Every life has twists.
Wrapping Up
Editing is a philoso
phy of life.
For example, last night I realized that, in theory, I don’t need legs. Writers sit, not walk. Even two arms, for a scribe like me who writes by hand, is overkill.
But these are my musings. Arrive at your own. We are the architects of our own fate. As you deepen your commitment to the brief, forge a unique path. Don’t copy mine or someone else’s.
The key is to discover your own methods. Look for whatever slows down your writing or gets in your way. And eliminate it. Accept no intrusion on momentum. Which I basically already said in the prior sentences, so that one is a goner.

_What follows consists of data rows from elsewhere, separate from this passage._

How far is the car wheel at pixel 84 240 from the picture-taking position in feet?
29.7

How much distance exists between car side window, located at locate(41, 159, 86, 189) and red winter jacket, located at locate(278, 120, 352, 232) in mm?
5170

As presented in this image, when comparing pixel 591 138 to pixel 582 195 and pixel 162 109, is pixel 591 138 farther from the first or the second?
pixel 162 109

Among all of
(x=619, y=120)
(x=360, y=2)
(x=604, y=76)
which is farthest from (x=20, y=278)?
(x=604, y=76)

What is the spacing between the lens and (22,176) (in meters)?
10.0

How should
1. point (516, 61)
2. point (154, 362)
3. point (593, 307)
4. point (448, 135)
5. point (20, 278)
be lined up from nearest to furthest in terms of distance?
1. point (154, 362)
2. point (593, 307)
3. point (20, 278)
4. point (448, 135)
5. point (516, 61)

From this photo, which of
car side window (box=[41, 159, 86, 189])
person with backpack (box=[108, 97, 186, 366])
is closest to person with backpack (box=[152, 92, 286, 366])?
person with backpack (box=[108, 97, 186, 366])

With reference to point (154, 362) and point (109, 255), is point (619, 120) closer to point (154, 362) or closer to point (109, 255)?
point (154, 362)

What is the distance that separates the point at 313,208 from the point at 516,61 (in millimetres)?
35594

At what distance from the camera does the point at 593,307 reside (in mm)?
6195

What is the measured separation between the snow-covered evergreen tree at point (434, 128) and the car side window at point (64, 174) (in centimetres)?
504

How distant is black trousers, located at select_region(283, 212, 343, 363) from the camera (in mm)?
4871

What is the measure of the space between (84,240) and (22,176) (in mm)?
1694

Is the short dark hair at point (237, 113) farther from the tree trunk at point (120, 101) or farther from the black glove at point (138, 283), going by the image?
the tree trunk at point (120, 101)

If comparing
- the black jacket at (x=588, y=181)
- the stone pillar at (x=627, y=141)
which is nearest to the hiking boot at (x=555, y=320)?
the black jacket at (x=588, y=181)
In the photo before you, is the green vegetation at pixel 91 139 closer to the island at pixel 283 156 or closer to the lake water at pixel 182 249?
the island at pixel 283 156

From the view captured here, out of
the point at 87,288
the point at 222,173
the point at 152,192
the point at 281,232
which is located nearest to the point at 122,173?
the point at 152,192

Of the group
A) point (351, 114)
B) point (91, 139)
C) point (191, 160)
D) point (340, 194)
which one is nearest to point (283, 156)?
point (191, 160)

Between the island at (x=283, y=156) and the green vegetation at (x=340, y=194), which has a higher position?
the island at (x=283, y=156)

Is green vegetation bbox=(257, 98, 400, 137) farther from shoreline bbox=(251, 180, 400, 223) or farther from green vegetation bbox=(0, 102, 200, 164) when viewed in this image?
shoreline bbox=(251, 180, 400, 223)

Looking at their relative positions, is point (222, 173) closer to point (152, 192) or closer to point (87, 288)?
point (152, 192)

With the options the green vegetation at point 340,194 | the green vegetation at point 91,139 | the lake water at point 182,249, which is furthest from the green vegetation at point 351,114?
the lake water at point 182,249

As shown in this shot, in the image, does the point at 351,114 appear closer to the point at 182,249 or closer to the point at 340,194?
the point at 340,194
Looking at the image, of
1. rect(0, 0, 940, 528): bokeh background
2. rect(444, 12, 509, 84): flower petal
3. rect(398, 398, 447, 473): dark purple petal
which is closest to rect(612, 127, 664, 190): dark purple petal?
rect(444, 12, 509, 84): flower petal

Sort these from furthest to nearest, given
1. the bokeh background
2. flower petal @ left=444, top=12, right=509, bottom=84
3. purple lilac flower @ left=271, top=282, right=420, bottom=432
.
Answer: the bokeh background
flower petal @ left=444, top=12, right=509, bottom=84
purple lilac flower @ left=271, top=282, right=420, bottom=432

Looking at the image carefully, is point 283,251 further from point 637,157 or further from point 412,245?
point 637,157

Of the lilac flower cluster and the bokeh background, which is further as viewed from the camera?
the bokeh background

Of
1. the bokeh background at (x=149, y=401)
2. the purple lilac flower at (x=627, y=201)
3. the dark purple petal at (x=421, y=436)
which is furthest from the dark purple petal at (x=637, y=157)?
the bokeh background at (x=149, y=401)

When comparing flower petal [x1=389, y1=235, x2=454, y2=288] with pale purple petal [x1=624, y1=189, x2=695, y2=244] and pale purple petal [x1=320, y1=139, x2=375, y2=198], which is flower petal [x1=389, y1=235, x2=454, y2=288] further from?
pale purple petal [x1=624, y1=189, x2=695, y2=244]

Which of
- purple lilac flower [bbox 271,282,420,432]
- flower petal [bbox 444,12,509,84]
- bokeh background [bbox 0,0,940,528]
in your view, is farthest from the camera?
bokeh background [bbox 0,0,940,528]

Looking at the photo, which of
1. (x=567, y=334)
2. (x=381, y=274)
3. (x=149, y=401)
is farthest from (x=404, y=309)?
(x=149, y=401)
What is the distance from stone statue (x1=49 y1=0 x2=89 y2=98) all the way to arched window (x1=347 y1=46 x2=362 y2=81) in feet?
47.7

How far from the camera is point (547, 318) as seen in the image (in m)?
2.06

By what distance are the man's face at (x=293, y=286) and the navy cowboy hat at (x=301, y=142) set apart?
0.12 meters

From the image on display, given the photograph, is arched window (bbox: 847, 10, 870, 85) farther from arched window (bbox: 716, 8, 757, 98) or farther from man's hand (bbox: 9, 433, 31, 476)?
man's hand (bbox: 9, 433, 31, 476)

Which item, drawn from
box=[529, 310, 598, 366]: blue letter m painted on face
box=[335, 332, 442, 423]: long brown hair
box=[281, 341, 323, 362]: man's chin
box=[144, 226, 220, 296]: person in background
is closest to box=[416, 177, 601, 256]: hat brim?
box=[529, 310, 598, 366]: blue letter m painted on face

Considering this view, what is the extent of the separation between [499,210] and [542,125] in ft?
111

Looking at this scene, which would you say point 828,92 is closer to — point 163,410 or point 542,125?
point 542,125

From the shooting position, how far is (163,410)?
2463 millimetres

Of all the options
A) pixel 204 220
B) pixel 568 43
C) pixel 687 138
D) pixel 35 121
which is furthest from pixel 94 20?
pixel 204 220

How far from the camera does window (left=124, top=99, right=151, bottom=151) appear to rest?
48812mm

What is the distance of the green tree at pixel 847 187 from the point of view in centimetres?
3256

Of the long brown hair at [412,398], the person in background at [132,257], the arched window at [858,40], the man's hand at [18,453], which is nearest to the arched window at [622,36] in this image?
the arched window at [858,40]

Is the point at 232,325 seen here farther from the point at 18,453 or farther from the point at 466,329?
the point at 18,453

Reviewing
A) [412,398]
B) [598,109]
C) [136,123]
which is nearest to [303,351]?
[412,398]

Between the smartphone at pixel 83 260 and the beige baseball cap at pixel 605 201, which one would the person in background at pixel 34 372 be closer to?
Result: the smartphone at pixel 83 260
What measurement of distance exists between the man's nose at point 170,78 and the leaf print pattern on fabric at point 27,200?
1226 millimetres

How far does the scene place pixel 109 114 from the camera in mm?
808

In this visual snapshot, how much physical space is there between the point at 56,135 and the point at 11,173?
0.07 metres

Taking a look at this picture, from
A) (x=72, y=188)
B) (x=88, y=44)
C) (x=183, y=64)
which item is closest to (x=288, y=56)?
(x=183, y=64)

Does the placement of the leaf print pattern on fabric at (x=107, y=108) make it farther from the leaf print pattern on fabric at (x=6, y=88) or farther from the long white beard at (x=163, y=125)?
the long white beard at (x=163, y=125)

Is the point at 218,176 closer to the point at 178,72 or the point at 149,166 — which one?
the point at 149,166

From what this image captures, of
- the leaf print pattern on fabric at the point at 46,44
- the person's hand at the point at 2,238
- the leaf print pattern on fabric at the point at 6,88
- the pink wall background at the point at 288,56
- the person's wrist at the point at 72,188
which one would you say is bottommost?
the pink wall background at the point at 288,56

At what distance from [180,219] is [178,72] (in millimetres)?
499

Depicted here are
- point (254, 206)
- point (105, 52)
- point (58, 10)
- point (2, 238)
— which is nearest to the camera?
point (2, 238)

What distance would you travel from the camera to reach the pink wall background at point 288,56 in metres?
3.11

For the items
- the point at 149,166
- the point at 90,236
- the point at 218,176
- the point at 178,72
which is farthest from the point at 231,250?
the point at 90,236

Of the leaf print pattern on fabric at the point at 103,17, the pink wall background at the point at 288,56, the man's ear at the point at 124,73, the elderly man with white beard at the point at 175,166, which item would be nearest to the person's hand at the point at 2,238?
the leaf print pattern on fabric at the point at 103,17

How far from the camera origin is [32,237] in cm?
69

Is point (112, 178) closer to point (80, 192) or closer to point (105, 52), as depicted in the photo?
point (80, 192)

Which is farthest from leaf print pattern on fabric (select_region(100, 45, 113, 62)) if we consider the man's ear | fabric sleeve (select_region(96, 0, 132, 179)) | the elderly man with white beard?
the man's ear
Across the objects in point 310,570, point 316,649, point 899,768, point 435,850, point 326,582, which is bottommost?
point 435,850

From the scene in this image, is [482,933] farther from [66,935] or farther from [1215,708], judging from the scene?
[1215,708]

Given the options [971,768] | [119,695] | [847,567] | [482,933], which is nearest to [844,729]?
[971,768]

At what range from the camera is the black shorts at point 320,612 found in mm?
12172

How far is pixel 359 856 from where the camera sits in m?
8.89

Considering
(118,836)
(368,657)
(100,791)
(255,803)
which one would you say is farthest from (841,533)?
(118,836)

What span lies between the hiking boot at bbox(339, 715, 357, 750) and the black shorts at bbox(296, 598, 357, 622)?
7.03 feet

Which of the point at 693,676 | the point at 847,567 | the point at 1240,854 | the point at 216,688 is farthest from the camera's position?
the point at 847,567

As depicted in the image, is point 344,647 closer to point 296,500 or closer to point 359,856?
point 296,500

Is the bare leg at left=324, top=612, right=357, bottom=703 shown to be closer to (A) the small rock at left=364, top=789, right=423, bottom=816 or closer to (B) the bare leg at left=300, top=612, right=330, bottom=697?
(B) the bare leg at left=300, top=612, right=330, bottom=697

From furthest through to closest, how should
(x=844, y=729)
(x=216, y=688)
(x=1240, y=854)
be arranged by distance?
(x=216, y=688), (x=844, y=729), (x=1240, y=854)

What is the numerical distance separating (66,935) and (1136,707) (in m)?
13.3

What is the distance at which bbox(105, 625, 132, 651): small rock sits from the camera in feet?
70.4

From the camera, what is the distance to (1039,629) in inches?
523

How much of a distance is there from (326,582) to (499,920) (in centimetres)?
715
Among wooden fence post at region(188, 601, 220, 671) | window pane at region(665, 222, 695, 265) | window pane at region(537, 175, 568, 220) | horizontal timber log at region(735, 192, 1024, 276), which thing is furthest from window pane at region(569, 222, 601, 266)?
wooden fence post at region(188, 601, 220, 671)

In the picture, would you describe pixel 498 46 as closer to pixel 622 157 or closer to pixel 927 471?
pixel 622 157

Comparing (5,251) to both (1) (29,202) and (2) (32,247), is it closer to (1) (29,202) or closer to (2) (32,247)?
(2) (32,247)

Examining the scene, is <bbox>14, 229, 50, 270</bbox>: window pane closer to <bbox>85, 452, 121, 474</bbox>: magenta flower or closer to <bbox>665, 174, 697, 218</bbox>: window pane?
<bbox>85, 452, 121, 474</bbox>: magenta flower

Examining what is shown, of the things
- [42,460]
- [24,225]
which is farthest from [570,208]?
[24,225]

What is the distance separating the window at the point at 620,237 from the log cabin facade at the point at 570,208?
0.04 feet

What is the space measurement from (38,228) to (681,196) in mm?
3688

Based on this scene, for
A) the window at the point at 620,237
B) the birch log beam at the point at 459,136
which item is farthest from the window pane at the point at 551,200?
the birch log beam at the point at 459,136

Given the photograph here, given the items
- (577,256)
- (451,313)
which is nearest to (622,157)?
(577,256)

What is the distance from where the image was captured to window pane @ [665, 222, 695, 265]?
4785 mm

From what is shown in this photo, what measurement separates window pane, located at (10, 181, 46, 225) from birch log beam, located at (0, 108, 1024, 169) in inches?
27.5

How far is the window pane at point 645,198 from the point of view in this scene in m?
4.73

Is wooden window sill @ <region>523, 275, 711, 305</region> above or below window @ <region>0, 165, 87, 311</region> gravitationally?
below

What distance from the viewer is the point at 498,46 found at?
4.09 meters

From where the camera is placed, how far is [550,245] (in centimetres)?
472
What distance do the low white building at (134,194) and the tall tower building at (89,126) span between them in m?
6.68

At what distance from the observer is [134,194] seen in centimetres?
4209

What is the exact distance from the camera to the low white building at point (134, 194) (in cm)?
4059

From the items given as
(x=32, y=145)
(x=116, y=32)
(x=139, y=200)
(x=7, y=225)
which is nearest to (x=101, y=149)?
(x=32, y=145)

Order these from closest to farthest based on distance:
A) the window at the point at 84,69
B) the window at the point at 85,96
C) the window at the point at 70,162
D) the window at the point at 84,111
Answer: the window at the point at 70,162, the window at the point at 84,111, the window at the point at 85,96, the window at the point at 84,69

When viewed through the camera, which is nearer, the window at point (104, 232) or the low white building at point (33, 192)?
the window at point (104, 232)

As a famous wag once said about editing our writing, “… we must be willing to kill our children.”
Well, that’s a start.
When all is said and done, there’s only one golden rule: no loss, no gain. If it doesn’t contribute anything, cut it.
Until it hurts.
Happy writing.
The Los Angeles Times
WRITER’S BODY FOUND
Novelist Was Plagued by Problems
Former bestselling, critically lauded suspense novelist Bill Wiley was found dead in his North Hollywood home Tuesday morning. His badly mutilated body, which police investigators said was missing an eye, arm, and legs, was discovered by shocked neighbors. Investigators reported Wiley had used pliers and a jigsaw on himself and bled to death. A final article he wrote about editing was found in his blood-spattered office.